I know, it's gaspy. It's like... But that's the work, my love. That's the work. That's where it starts. So, take a breath. Be kind to yourself. Be gentle with yourself. And start asking, what's the what under what I'm actually saying out loud, what I'm actually believing, what I'm actually sharing, what I'm actually doing? What's the what under it all, and how does it keep me from actually stepping into the life that I truly want to live? Because that's the next step, is to actually dream up that life that you want to live so you can start taking steps to truly live it.
You're doing great, baby. I mean it. You truly are. I'm sending lots of love your way, lots of care. Hey, if you're enjoying the show, you know it would be so groovy. Would you follow it wherever you, wherever you listen to it? And could you give me one of those five-star ratings and reviews? It's not like a vanity metric for me. I couldn't care less. I ask because algorithms. The more ratings, the more reviews, the higher the show ranks. The higher the show ranks, the more likely it is to be shared in search. The more it's shared in search, the more people get to hear it. This free offering—well it's free to you, it's very expensive on my end—but this free-to-you offering is my way of being of service. I do it with a lot of heart, a lot of care, a lot of integrity, a lot of honesty, a lot of research, a lot of thinking. And I really want it to get into a lot of ears.

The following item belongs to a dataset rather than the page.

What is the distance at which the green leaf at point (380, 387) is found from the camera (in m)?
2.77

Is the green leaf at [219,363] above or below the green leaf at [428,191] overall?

So thank you in advance for sharing it on social media, sharing it in your communities, in your Substack, in your online groups, in your in-person groups, and giving it that five-star rating and review. I adore you. Thank you for being here. Oh, don't beat yourself up if you've been doing this. I should have said that at the top, but listen, we're saying it now. If you've been doing this, don't be mean to you about it. That's antithetical to all our work. Don't do that. Be gentle.
Let's do what we do. Gentle hand on your heart should you feel so moved. And remember, you are safe. You are held. You are loved. And when one of us heals, we help heal the world. Be well my beauty. Talk to you soon. Ciao.